▸ **REQUEST**
Please copy out the stretch of the data from the line containing "Arrange the objects" through the line containing "5. the snow-covered", word for word and keeping every line as it appears.

(Scene-based spatial questions)
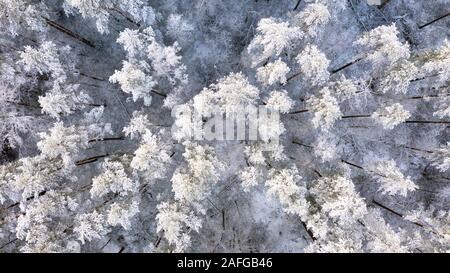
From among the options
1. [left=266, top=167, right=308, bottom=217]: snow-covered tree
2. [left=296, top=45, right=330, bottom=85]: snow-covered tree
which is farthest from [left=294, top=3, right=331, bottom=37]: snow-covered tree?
[left=266, top=167, right=308, bottom=217]: snow-covered tree

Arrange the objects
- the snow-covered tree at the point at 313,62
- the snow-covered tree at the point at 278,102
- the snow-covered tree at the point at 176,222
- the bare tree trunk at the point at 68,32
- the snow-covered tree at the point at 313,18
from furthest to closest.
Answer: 1. the bare tree trunk at the point at 68,32
2. the snow-covered tree at the point at 278,102
3. the snow-covered tree at the point at 313,62
4. the snow-covered tree at the point at 313,18
5. the snow-covered tree at the point at 176,222

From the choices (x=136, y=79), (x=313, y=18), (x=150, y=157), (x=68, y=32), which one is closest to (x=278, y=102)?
(x=313, y=18)

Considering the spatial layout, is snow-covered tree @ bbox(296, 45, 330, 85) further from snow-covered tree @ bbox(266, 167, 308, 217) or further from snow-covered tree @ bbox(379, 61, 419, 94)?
snow-covered tree @ bbox(266, 167, 308, 217)

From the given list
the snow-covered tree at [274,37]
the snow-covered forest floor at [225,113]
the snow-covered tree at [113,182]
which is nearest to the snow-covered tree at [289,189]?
the snow-covered forest floor at [225,113]

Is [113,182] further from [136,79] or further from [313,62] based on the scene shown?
[313,62]

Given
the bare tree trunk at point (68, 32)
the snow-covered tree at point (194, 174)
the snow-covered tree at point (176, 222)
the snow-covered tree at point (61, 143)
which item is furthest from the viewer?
the bare tree trunk at point (68, 32)

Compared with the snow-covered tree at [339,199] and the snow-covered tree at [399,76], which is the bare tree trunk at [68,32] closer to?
the snow-covered tree at [339,199]

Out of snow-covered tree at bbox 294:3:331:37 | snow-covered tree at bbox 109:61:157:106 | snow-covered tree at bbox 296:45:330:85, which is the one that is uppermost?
snow-covered tree at bbox 294:3:331:37
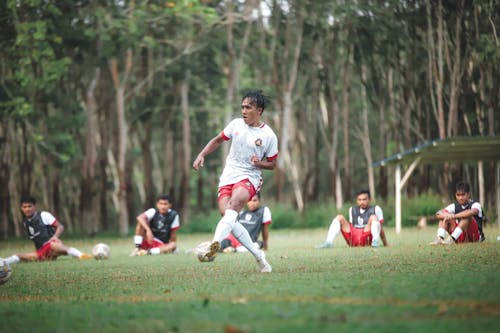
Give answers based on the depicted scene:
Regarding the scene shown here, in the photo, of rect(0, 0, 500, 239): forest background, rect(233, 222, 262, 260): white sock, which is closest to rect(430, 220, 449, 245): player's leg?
rect(233, 222, 262, 260): white sock

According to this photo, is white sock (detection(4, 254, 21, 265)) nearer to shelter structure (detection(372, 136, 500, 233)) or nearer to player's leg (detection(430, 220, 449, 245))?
player's leg (detection(430, 220, 449, 245))

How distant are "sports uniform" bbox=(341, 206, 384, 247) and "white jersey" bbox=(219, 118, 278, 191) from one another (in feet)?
21.8

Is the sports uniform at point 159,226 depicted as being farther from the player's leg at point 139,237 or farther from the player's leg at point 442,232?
the player's leg at point 442,232

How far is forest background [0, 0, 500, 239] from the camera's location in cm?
3025

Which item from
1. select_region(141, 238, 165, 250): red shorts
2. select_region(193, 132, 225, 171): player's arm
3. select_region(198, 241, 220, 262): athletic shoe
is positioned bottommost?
select_region(141, 238, 165, 250): red shorts

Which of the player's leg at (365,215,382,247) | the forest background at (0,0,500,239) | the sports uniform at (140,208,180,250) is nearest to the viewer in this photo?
the player's leg at (365,215,382,247)

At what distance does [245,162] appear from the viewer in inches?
438

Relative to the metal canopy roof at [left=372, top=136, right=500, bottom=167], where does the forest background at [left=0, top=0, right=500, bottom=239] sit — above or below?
above

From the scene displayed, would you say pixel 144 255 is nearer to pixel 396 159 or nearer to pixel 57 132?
pixel 396 159

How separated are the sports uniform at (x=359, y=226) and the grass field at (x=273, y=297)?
14.1 feet

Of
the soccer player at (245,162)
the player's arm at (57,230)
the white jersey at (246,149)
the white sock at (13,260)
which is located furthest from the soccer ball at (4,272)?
the player's arm at (57,230)

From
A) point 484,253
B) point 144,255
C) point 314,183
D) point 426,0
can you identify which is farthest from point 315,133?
point 484,253

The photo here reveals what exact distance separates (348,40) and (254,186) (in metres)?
26.3

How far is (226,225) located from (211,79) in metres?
30.2
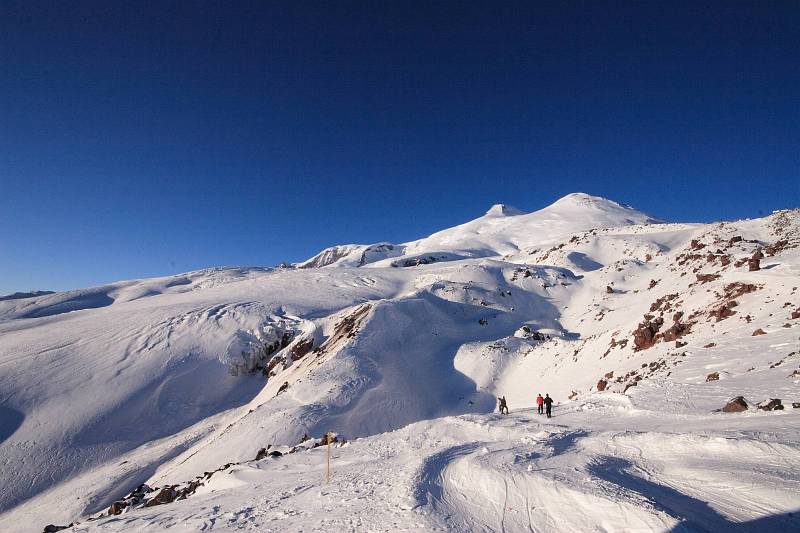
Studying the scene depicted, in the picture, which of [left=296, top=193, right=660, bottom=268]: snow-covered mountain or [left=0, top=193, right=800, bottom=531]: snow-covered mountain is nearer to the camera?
[left=0, top=193, right=800, bottom=531]: snow-covered mountain

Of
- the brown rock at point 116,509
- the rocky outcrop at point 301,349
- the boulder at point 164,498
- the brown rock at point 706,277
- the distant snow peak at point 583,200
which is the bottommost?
the brown rock at point 116,509

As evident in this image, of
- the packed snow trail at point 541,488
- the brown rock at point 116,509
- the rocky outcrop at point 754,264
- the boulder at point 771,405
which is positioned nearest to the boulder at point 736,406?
the boulder at point 771,405

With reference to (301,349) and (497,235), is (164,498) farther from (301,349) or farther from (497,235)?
(497,235)

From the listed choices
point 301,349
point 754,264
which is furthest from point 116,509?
point 754,264

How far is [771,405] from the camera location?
31.4 ft

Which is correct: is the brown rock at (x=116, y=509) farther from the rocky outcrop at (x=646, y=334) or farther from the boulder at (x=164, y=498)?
the rocky outcrop at (x=646, y=334)

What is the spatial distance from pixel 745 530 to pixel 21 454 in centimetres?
3608

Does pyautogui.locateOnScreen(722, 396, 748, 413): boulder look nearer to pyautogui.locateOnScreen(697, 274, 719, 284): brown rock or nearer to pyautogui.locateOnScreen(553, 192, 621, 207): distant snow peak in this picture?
pyautogui.locateOnScreen(697, 274, 719, 284): brown rock

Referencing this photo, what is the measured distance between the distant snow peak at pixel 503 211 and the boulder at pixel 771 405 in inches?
7127

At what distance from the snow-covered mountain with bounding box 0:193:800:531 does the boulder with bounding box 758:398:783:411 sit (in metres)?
0.18

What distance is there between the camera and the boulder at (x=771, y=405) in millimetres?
9409

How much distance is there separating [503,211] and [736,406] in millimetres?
189130

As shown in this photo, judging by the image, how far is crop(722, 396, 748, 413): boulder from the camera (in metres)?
10.0

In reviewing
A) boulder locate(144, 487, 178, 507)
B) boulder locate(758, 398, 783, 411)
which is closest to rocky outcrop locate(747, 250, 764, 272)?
boulder locate(758, 398, 783, 411)
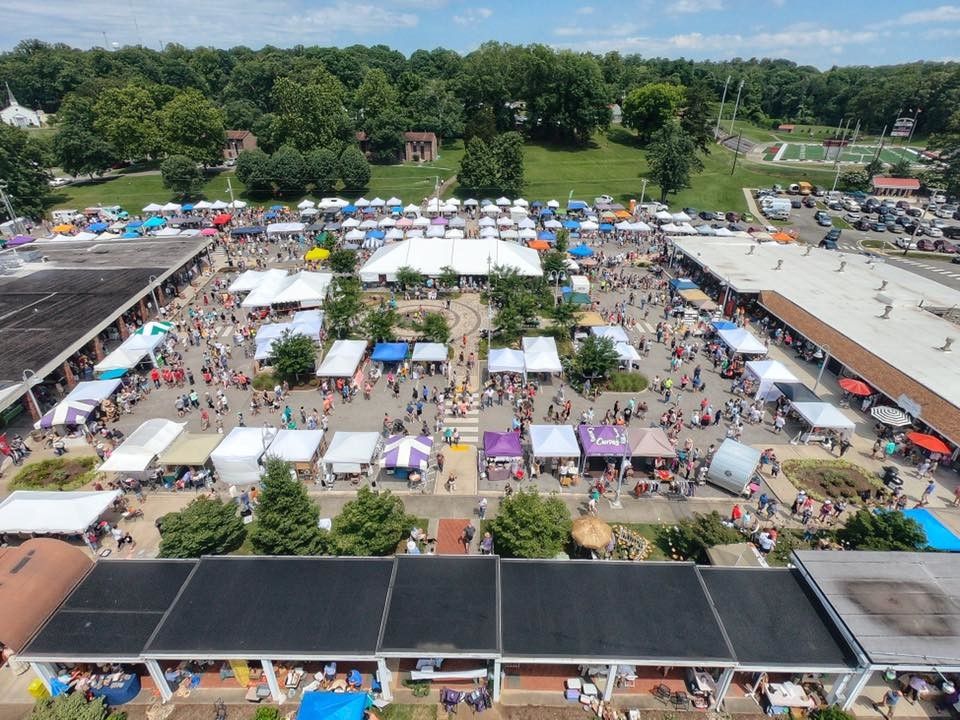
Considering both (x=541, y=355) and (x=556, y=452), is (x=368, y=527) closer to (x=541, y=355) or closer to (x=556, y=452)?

▸ **SOLUTION TO THE PROBLEM**
Arrange the objects
- the snow-covered tree at the point at 313,62
- the snow-covered tree at the point at 278,102
- the snow-covered tree at the point at 176,222
- the bare tree trunk at the point at 68,32
- the snow-covered tree at the point at 313,18
from furthest to closest.
Answer: 1. the bare tree trunk at the point at 68,32
2. the snow-covered tree at the point at 278,102
3. the snow-covered tree at the point at 313,62
4. the snow-covered tree at the point at 313,18
5. the snow-covered tree at the point at 176,222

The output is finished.